Llegué a la ciudad de México el 12 de octubre del 2001. Ahí me entrené como lector de tiempo completo. Pasé días felices leyendo con fruición en la Biblioteca Central de ciudad universitaria. Y como para el vicio de la lectura, también surgen amigos, un grupo de compañeros me siguieron el juego y tuvimos a la lectura como nuestra gran guía. Ahí empecé a asimilar lo que Borges decía, que lo importante no es leer sino releer. Es algo natural del lector: se lee, se siente feliz y después se quiere volver a encontrar con ese instante milagroso.
Yo sueño tener mis cartas credenciales con los libros que releo. Ahora que ya tengo 31 años, hago una lista de mis relecturas. Son muy pocos libros (no quiero justificar mi incapacidad para leer grandes cantidades, pero releer tiene la ventaja de tener un diálogo más rico y perdurable con los autores dignos de releerse):
1.- El llano en llamas. Juan Rulfo (1917-1986). Me salvó de la programación ruin de televisa y me sustrajo de los vacuos domingos de futbol.
2.- Pedro Páramo. Juan Rulfo. Una estrella junto a la luna aluza la noche. Ruidos, voces, murmullos y ecos traspasan las paredes de las casas derruidas. Y se ve pasar el Colorado de Miguel Páramo “con el pescuezo echado hacia atrás” y “con las piernas dobladas también hacia atrás, como si se fuera a ir de bruces”.
3.- Dormir en tierra, El quebranto, El apando. José Revueltas (1914-1976). Me fue difícil no caer en la tentación de títulos tan sugerentes: Los errores, El luto humano, Los días terrenales… Revueltas era un ateo; Octavio Paz, su contemporáneo, decía que era el más cristiano de los escritores mexicanos.
4.- Confabulario. Juan José Arreola (1917-2001). Un día después de la muerte de este autor, la maestra Ma. de Lourdes Durán Hernández nos hizo leer “De memoria y olvido”. Yo ya había leído “Una reputación”, pero ahí empezó el gusto por su prosa, la pasión por Juan José Arreola.
5.- Bestiario. Juan José Arreola. No deja de sorprenderme que muchos escritores de la “generación de los años cincuenta” reconozcan la generosidad de Arreola, y cómo era “un encaminador de almas”. Leer en voz alta estas páginas es permitir que el espíritu de Arreola nos encamine a la pasión literaria.
6.- La Feria. Juan José Arreola. Un torbellino de historias que terminan en humo. Es la antípoda del fantasmal “Pedro Páramo”. Historias de carne y hueso de Zapotlán el Grande, hoy ciudad Guzmán.
7.- Julio Cortázar (1914-1984). Cuentos. Tanto decimos de Julio Cortázar que solemos olvidar que fue un cuentista excepcional. “Cartas de mamá”, “Una flor amarilla”… son cuentos que sostienen mi pasión por la relectura.

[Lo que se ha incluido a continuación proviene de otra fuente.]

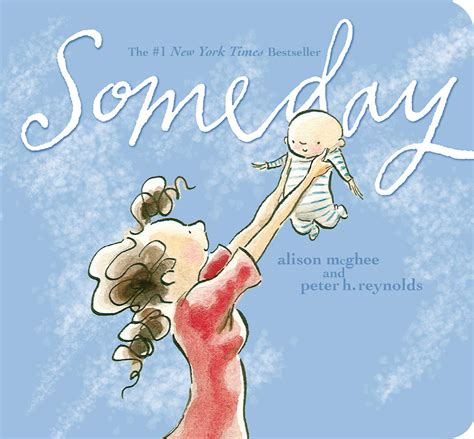 someday picture book someday book by alison mcghee h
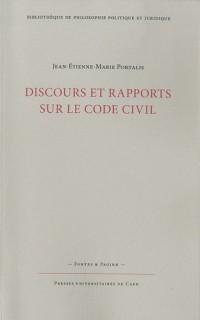 Discours et rapports sur le Code civil : Précédés de l'Essai sur l'utilité de la codification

8.- El Aleph. Jorge Luis Borges (1899-1986). Es sólo por mencionar un título, Borges me dio las pistas para releer. Borges decía que Frank Kafka era la piedra angular de la literatura del siglo xx, Borges también lo es desde la segunda mitad de ese siglo.
9.- El Quijote. Miguel de Cervantes Saavedra (1547-1616). Ahora lo leo con otros ojos, pero a veces, igual que la primera vez que lo leí, caigo en la tentación de saltar de mi vida aburrida y recorrer los caminos convertido en un caballero andante.
10.- El Pentateuco, El libro de Job, los cuatro Evangelios. ¿Leer la Biblia como los demás libros?, o ¿leer todos los libros clásicos como la Biblia? Me quedo con lo segundo. Alejémonos de lecturas literales y dogmáticas, y hurguemos las claves y los misterios que nos ofrece para tratar de entender la condición humana. Me congracio en tener una versión Reina y Valera que José Emilio Pacheco recomienda, y de la cual dice: “hecha en el mejor momento del idioma”, “uno de los tesoros ignorados de la lengua española”.
11.- Las mil y una noches. De tierras extrañas y tiempos lejanos nos ha llegado este fruto exótico, que al leerlo, las pasiones, el destino, las miserias se reflejan ante nosotros como un fatal espejo. Entonces nos damos cuenta que no somos ni tan extraños y que no estamos tan lejanos.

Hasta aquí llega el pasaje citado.